Previously, we told you about Cari Searcy and Kimberly McKeand, the Mobile, Alabama couple that sued the state to recognize their 2008 wedding in California as legitimate and sought crowdfunding to help to pay for the $40,000 in legal fees they incurred fighting the discriminatory ban. The couple is set to head back to court, filing a new lawsuit against the state, demanding that Searcy's request for a second-parent adoption of the child the couple have raised together be granted immediately. Probate Judge Don Davis had denied the petition despite the recent ruling striking down Alabama's marriage ban. Davis said he would not consider the matter until the Supreme Court rules on the same-sex marriage cases it agreed to undertake.
As AL.com reports, the very reason Searcy and McKeand challenged Alabama's marriage ban in the first place was so that Searcy could be legally recognized as a parent to their son:
David Kennedy, one of the couple's lawyers, expressed exasperation at Davis' decision. He noted that the U.S. Supreme Court allowed U.S. District Judge Callie V.S. "Ginny" Granade's order to take effect and that Granade handed down a separate order on Feb. 13 specifically instructing Davis to stop enforcing the gay marriage ban.
"I'm disappointed. The United States Supreme Court made a decision with the ruling in the Searcy case," he said. "We don't think that it's fair or equitable to Cari Searcy to wait until the Supreme Court has ruled on some 6th Circuit (U.S. Court of Appeals) case." […]
On Friday, Davis issued an "interlocutory decree" granting Searcy temporary parental rights, including the authority to consent to necessary medical treatment. Such temporary orders are standard in second-parent adoptions until the court can convene a hearing to review any potential objection to a permanent adoption.

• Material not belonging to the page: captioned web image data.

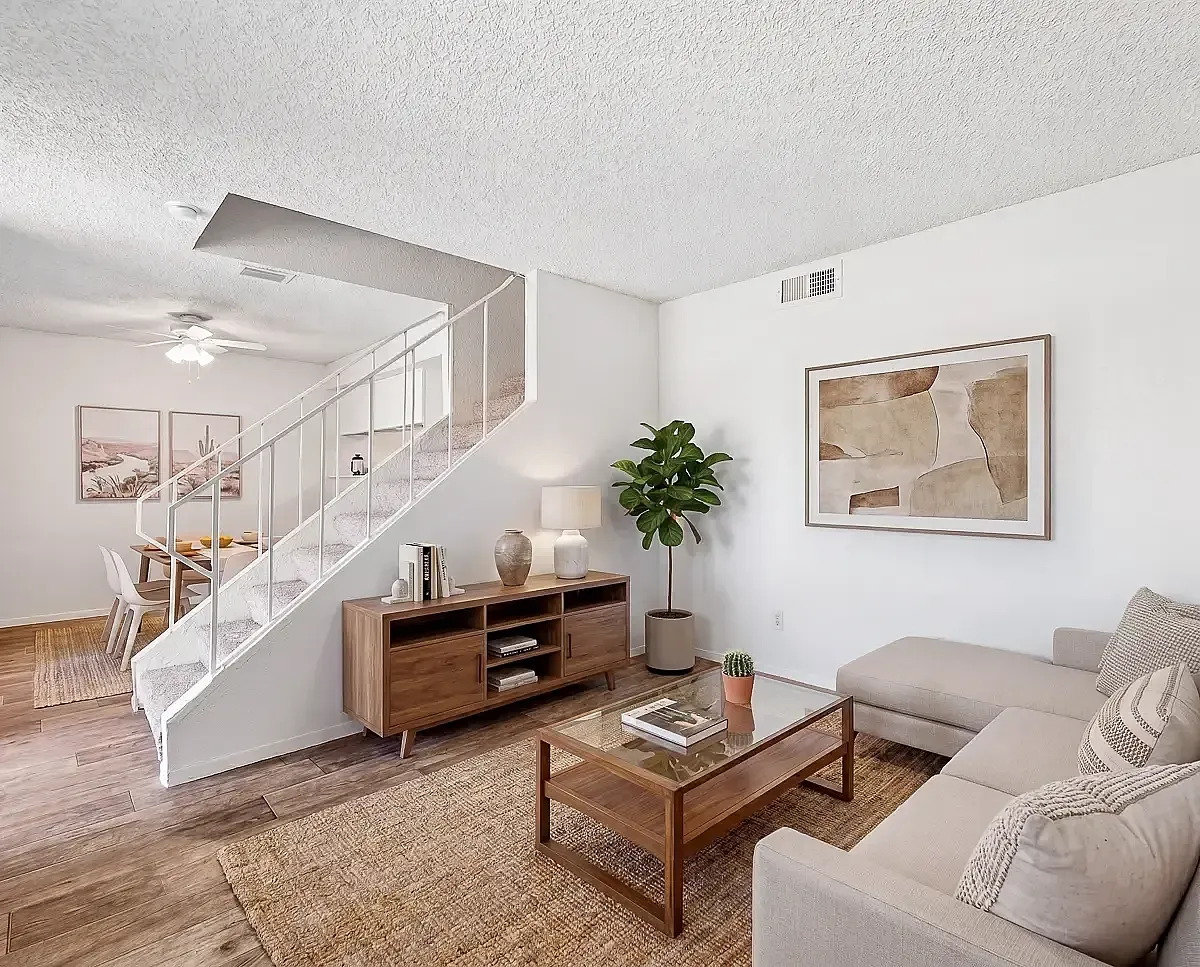 Stylish modern living room with light wood flooring, cozy beige sofas, and elegant wooden furniture, complemented by vibrant green plants and a sleek wall-mounted TV.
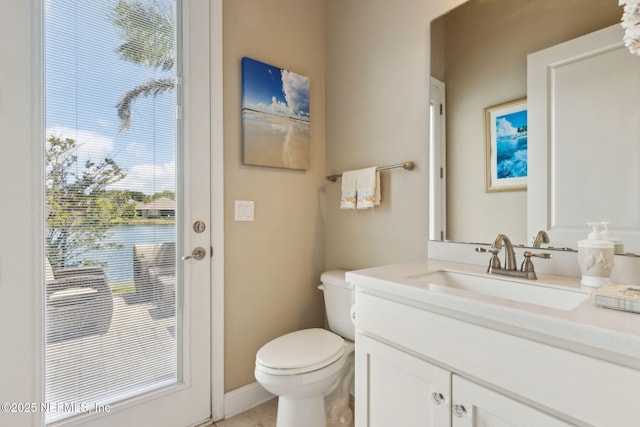 bathroom featuring vanity, baseboards, and toilet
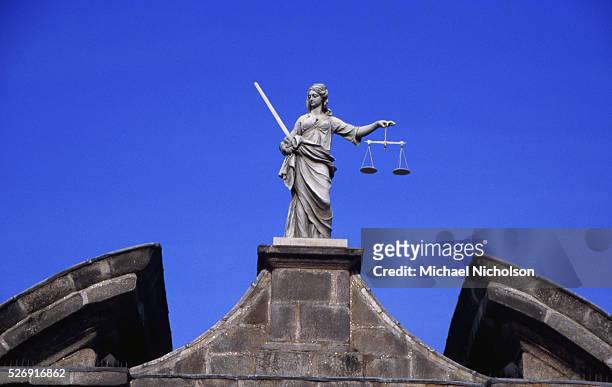 Robed figure, armed with sword and scales, the symbols of justice, stands above a gateway at Dublin Castle, in the old part of Dublin, Republic of...
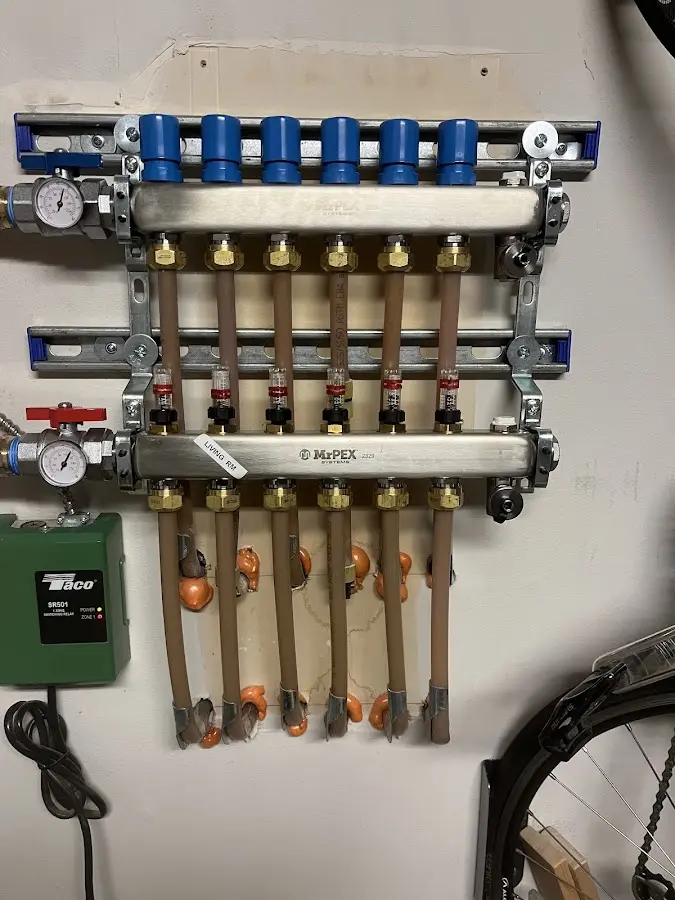 Plumber performing Gas Leak Detection at a residential property in Pittsford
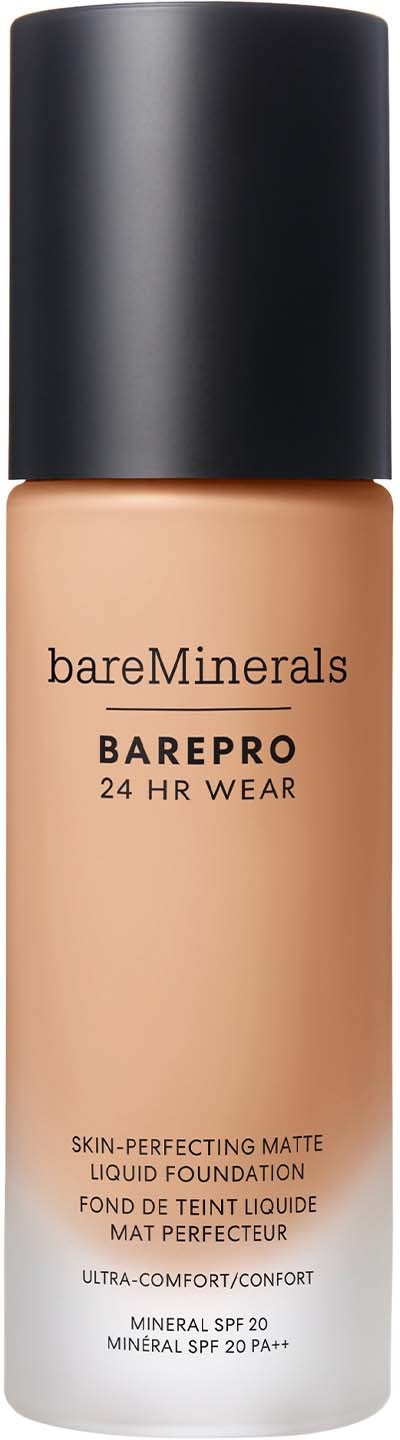 A foundation bottle with a black cap and beige liquid inside. The label shows brand, type, and SPF details.
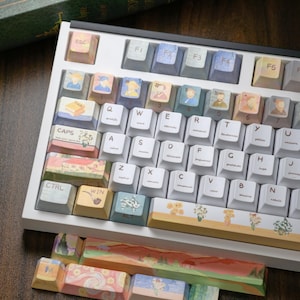 Peut inclure: Un clavier mécanique blanc avec des touches personnalisées. Les touches présentent des illustrations à l'aquarelle de portraits, de paysages et de motifs floraux. Le clavier a un cadre blanc et une variété de couleurs de touches, dont le bleu, le jaune et le vert.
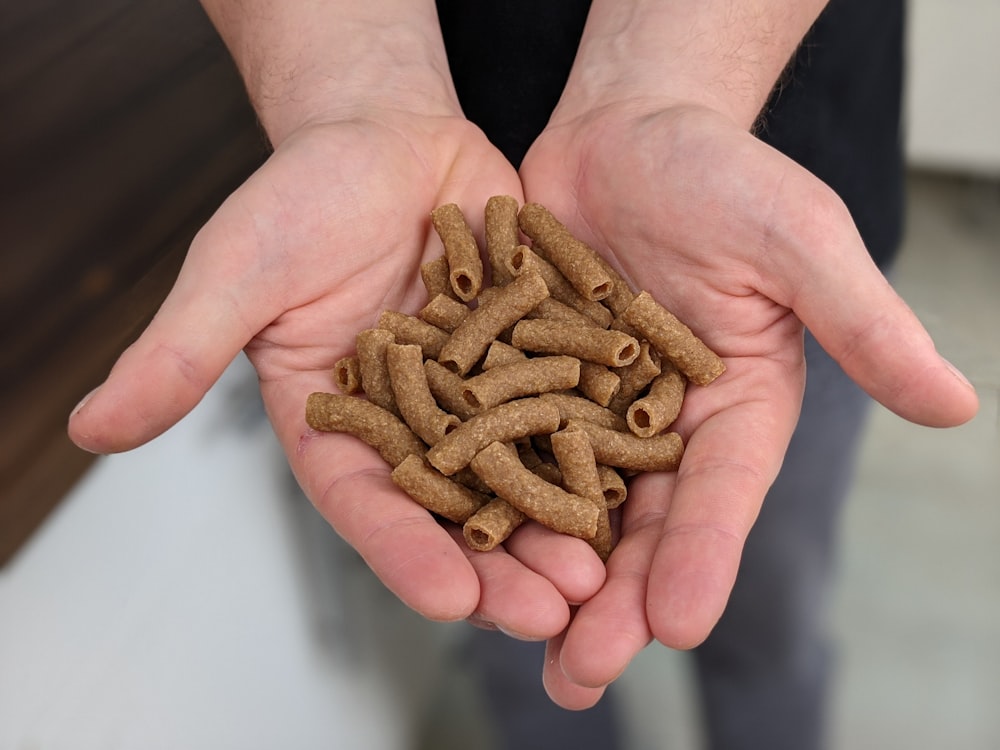 brown hair band on persons hand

Those final hearings typically last about 15 minutes, according to lawyers familiar with those proceedings.
But Davis included a paragraph stating, "It is further ORDERED by the Court that this Decree is qualified in nature, and the Court will not issue a final adoption order until a final ruling is issued in the United States Supreme Court on the Marriage Act cases before it."
In addition to the court order instructing Davis to grant the adoption without further delay, the lawsuit also asks for compensatory and – if the judge deems it appropriate – punitive damages, as well as legal fees.
While the interlocutory decree grants Searcy some additional rights it does guarantee that Searcy would have custody over the child should her wife die.